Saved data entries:

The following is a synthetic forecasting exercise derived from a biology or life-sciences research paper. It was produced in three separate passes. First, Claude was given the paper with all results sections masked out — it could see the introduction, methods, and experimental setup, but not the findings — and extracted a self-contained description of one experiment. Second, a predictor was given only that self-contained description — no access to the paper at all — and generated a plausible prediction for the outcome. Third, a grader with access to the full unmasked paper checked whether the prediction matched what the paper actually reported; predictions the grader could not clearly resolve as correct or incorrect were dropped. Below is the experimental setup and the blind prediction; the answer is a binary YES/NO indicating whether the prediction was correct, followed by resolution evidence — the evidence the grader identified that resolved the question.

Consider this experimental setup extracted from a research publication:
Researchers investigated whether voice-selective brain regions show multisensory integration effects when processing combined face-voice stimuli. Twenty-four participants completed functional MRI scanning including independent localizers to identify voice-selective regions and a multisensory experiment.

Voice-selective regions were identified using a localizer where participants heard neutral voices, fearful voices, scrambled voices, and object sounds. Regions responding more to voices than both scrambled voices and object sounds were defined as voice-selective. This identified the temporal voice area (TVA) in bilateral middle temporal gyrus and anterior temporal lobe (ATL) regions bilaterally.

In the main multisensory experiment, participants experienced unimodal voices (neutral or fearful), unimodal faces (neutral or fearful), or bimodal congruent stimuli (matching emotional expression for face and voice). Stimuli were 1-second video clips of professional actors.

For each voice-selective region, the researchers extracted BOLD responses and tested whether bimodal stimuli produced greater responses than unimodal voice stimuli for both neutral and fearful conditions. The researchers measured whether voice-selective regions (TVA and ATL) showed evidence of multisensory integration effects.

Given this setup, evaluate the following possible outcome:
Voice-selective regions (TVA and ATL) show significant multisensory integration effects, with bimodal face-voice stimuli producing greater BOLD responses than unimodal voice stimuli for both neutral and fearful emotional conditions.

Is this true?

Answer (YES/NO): NO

What you have to do
Copy each line of the data exactly, leaving nothing out.

Solution to this problem
The following is a synthetic forecasting exercise derived from a biology or life-sciences research paper. It was produced in three separate passes. First, Claude was given the paper with all results sections masked out — it could see the introduction, methods, and experimental setup, but not the findings — and extracted a self-contained description of one experiment. Second, a predictor was given only that self-contained description — no access to the paper at all — and generated a plausible prediction for the outcome. Third, a grader with access to the full unmasked paper checked whether the prediction matched what the paper actually reported; predictions the grader could not clearly resolve as correct or incorrect were dropped. Below is the experimental setup and the blind prediction; the answer is a binary YES/NO indicating whether the prediction was correct, followed by resolution evidence — the evidence the grader identified that resolved the question.

Consider this experimental setup extracted from a research publication:
Researchers investigated whether voice-selective brain regions show multisensory integration effects when processing combined face-voice stimuli. Twenty-four participants completed functional MRI scanning including independent localizers to identify voice-selective regions and a multisensory experiment.

Voice-selective regions were identified using a localizer where participants heard neutral voices, fearful voices, scrambled voices, and object sounds. Regions responding more to voices than both scrambled voices and object sounds were defined as voice-selective. This identified the temporal voice area (TVA) in bilateral middle temporal gyrus and anterior temporal lobe (ATL) regions bilaterally.

In the main multisensory experiment, participants experienced unimodal voices (neutral or fearful), unimodal faces (neutral or fearful), or bimodal congruent stimuli (matching emotional expression for face and voice). Stimuli were 1-second video clips of professional actors.

For each voice-selective region, the researchers extracted BOLD responses and tested whether bimodal stimuli produced greater responses than unimodal voice stimuli for both neutral and fearful conditions. The researchers measured whether voice-selective regions (TVA and ATL) showed evidence of multisensory integration effects.

Given this setup, evaluate the following possible outcome:
Voice-selective regions (TVA and ATL) show significant multisensory integration effects, with bimodal face-voice stimuli producing greater BOLD responses than unimodal voice stimuli for both neutral and fearful emotional conditions.

Is this true?

Answer (YES/NO): NO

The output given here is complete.